I'm a UK citizen trying to get a Criminal Record Certificate (Certificado de Penales) from a time I lived in Madrid for a job here in the UK. There is something about legalisation with a Hague Apostille - can someone explain what this is and if I need to get it?

I'm applying for the CdP via post to the Ministry of Justice, so is there anything I need to send?

Thanks


----------



## AllHeart (Nov 22, 2013)

Here's the explanation in English from the Embassy of Spain in Ottawa. We don't do apostilles in Canada, so in step 1 where they say legalise a photocopy, that's where you would do an apostille.

http://www.exteriores.gob.es/Embaja...ATE FROM THE MINISTERIO DE JUSTICIA SPAIN.pdf

Here's information on apostille from the UK govt:

UK Legalisation Office | Apostille Service


----------



## AllHeart (Nov 22, 2013)

I just noticed the link in the first document to Modelo 790 doesn't work.

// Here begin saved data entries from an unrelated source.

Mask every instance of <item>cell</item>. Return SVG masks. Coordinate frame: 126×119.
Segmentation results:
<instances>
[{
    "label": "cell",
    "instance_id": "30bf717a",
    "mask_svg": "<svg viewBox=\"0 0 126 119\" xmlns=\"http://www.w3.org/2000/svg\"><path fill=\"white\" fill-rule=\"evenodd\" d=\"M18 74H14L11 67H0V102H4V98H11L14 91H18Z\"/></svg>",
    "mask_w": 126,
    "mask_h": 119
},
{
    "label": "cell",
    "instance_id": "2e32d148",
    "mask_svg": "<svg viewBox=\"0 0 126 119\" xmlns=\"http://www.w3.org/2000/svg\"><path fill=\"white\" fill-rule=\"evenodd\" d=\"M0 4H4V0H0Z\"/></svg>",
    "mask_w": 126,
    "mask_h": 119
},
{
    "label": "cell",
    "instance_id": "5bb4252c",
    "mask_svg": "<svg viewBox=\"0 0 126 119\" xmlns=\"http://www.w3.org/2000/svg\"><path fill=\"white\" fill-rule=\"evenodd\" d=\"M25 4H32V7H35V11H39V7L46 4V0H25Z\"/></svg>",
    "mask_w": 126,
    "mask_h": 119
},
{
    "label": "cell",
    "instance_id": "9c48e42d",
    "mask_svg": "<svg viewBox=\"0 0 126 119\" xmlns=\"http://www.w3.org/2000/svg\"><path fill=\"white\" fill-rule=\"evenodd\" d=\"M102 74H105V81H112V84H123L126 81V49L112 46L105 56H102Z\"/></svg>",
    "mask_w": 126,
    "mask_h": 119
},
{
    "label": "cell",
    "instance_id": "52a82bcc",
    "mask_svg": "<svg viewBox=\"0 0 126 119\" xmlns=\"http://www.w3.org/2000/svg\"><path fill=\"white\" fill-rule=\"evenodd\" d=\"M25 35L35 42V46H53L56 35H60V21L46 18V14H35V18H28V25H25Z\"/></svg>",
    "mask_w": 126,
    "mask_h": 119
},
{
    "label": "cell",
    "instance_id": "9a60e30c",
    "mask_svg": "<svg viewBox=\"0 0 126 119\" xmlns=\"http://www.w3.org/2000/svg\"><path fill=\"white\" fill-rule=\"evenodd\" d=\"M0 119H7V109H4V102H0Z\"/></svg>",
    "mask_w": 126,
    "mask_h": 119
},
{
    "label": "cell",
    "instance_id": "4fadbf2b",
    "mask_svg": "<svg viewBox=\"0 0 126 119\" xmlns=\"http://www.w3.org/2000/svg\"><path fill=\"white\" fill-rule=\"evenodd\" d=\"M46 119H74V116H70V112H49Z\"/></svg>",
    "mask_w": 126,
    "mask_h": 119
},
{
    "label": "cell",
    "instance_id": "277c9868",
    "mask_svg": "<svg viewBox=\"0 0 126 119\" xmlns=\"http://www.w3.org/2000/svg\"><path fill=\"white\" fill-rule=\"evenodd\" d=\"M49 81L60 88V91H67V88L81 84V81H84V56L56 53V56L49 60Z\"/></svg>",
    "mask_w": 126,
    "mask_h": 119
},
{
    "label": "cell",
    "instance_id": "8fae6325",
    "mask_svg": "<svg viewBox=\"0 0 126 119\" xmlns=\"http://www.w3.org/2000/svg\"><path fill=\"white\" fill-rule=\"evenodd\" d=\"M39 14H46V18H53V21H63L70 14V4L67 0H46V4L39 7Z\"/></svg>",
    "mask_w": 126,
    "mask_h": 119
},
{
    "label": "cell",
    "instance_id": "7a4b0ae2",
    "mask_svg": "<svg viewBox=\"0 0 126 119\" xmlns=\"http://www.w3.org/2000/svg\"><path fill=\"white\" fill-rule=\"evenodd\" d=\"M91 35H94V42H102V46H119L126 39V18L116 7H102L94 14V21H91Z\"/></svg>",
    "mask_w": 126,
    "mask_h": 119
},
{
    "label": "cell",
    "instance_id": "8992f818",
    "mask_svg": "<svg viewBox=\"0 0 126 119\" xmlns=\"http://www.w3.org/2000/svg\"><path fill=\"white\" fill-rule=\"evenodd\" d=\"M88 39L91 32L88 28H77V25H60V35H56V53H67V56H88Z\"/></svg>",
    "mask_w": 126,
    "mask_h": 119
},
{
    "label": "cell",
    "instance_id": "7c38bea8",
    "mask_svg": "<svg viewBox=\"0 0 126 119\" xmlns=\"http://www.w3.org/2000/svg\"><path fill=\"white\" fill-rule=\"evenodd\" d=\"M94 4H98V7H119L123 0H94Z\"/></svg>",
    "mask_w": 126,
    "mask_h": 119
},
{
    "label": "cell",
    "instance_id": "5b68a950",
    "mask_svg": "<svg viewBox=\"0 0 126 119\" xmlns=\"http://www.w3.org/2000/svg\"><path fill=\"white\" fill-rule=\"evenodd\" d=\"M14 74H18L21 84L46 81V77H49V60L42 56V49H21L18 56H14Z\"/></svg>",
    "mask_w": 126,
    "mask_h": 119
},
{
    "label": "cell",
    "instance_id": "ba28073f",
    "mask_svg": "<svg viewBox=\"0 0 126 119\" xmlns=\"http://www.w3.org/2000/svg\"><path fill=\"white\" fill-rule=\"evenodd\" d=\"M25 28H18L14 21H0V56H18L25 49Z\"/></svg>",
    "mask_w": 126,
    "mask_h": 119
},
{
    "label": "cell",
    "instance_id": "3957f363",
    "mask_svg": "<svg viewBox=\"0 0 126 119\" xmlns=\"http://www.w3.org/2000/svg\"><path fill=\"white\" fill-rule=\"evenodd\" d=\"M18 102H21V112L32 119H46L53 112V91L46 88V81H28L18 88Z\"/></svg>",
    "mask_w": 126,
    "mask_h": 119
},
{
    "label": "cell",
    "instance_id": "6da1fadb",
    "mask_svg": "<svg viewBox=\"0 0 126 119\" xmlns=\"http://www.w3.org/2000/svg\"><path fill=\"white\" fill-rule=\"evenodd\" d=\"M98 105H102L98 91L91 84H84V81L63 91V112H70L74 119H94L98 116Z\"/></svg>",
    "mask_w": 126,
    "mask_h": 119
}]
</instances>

Here's a link to the website:

Formulario 790 - Trámites y gestiones personales - Ministerio de Justicia

The first blue text link "Modelo 790-006 (descarga)" will download the form for you.


----------



## gus-lopez (Jan 4, 2010)

In spanish;

Certificado de Antecedentes Penales - Trámites y gestiones personales - Ministerio de Justicia

English;
Criminal Record Certificate - Personal formalities and procedures - Ministry of Justice

Now when you apply for one in Spain ,the Spanish conform to the ECRIS system which requires a sate to apply to the country of nationality of the applicant to ensure that you have no criminal record there. 

ECRIS (European Criminal Records Information System) - European Commission

So it takes a few days extra but means that you have an Spanish /UK criminal record check without having to pay for a BRIT one.

You have to ensure that you tick the box for " Hague Apostille " for it to have validity outside of Spain.


----------